◆ AVAILABLE DATA ◆
· · · ·

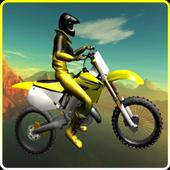 Motocross Outlander icon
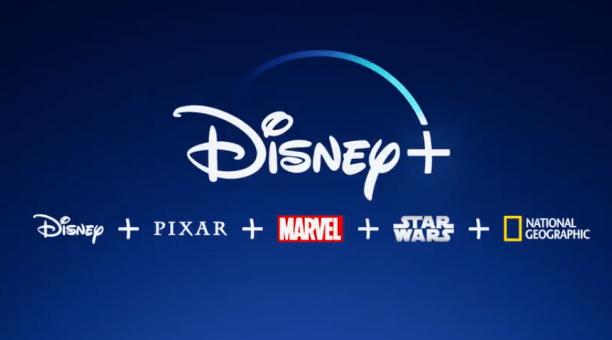 Disney + supera los 100 millones de suscriptores
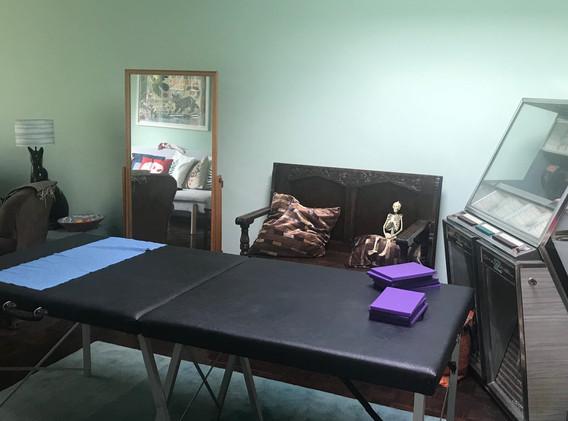 Teaching room.jpg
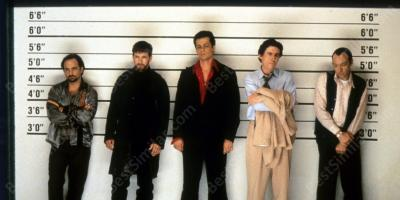 multiple suspects movies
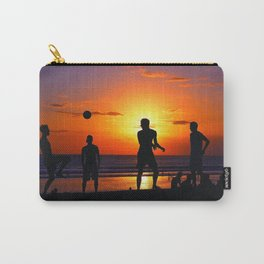 Football at Sunset. Carry-All Pouch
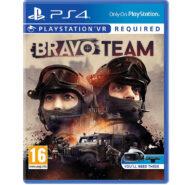 نسخه فیزیکی بازی Bravo Team | مخصوص PSVR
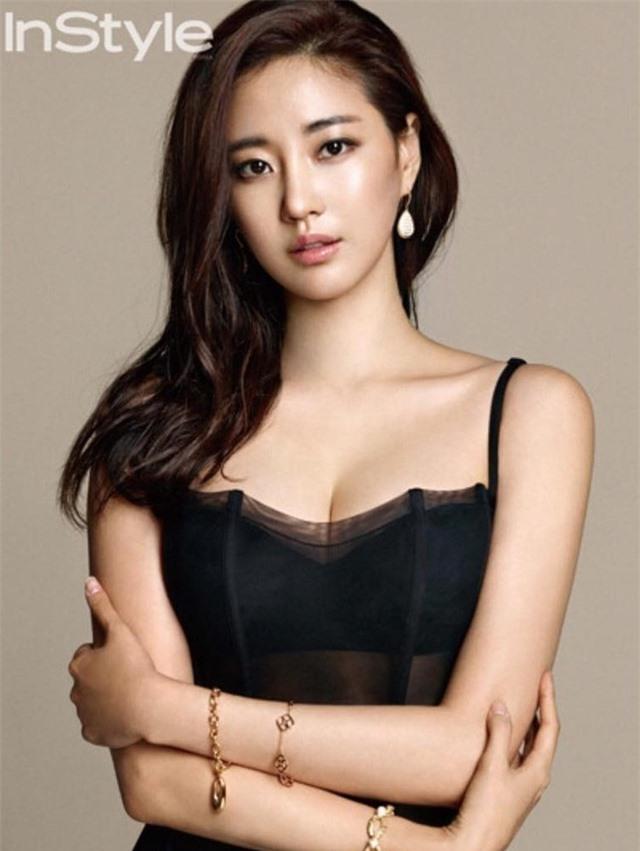 """10 mỹ nhân xứ Hàn """"có tuổi"""" vẫn chưa chịu kết hôn - 7"""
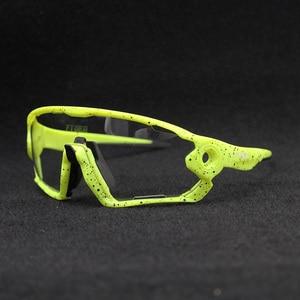 Image 1 - Hot Sale Clear Photochromic Cycling Sunglasses Sports Sunglasses Men Women MTB Road Bicycle Cycling Glasses Eyewear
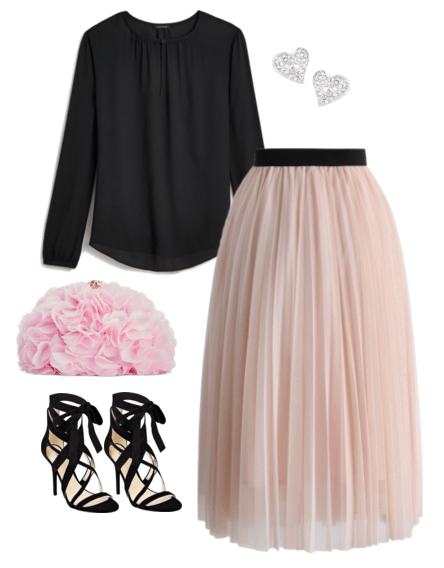 Cute Outfit Ideas Of The Week #63   Valentineu0027s Day Outfit Ideas
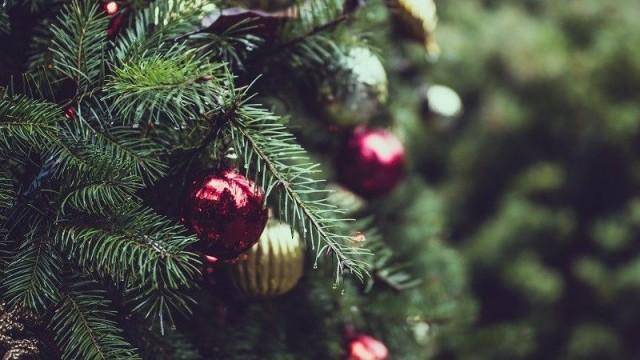 Joulukuusi hienoine koristeineen ei ole itsestäänselvyys vähävaraisissa perheissä.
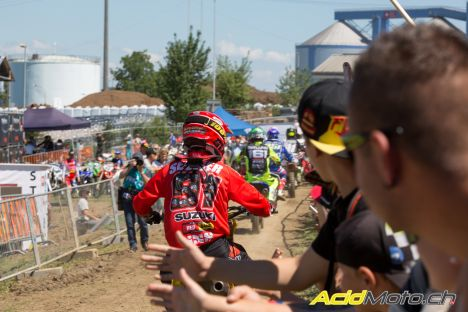 mxgp of switzerland mx2 jeremy seewer race 1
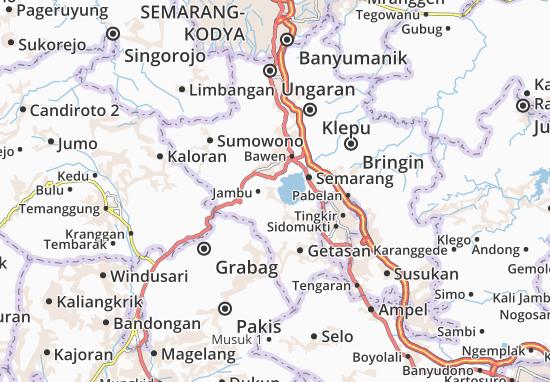 Banyubiru Map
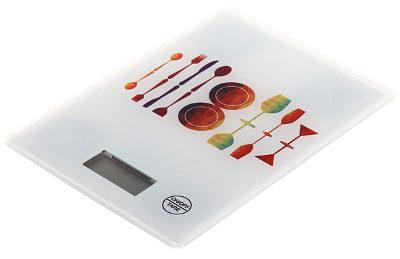 Весы LBS-6032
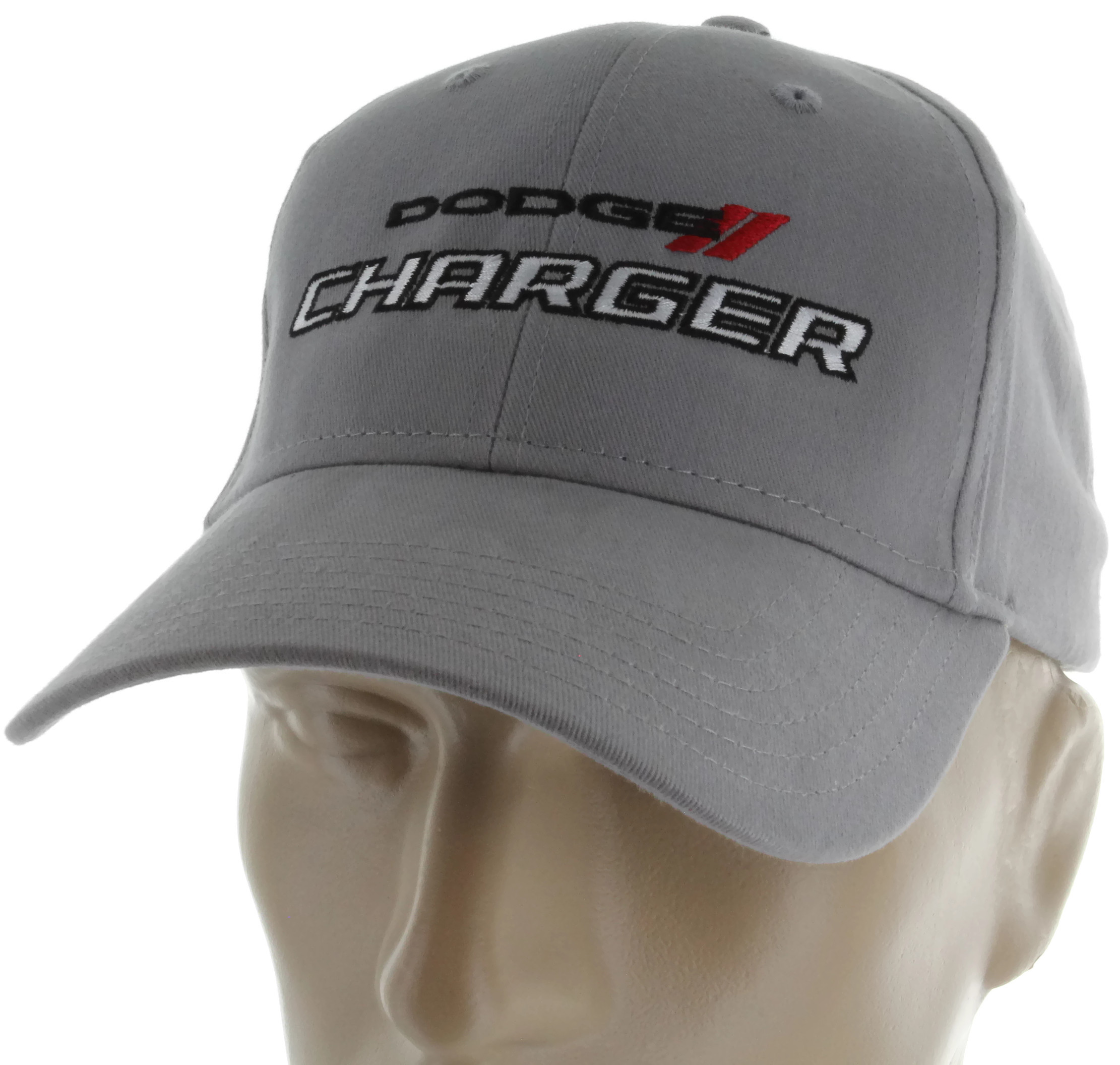 477bd393c21 Details about Dodge Charger RT Gray Baseball Cap Trucker Hat Snapback SRT  Mopar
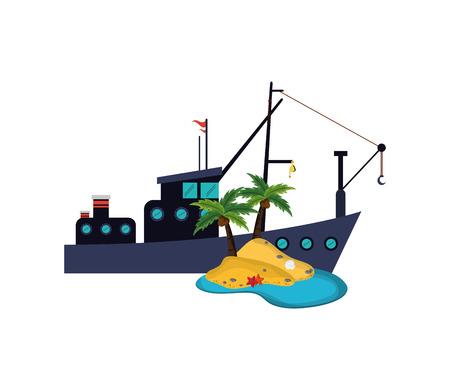 hull: flat design fishing boat and island  icon vector illustration Illustration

· · · ·

◆ WHAT THE TASK ASKS ◆
Without copying the pictures, transcribe the entries exactly.

◆ TASK ANSWER ◆
 Motocross Outlander icon
 Disney + supera los 100 millones de suscriptores
 Teaching room.jpg
 multiple suspects movies
 Football at Sunset. Carry-All Pouch
 نسخه فیزیکی بازی Bravo Team | مخصوص PSVR
 """10 mỹ nhân xứ Hàn """"có tuổi"""" vẫn chưa chịu kết hôn - 7"""
 Image 1 - Hot Sale Clear Photochromic Cycling Sunglasses Sports Sunglasses Men Women MTB Road Bicycle Cycling Glasses Eyewear
 Cute Outfit Ideas Of The Week #63   Valentineu0027s Day Outfit Ideas
 Joulukuusi hienoine koristeineen ei ole itsestäänselvyys vähävaraisissa perheissä.
 mxgp of switzerland mx2 jeremy seewer race 1
 Banyubiru Map
 Весы LBS-6032
 477bd393c21 Details about Dodge Charger RT Gray Baseball Cap Trucker Hat Snapback SRT  Mopar
 hull: flat design fishing boat and island  icon vector illustration Illustration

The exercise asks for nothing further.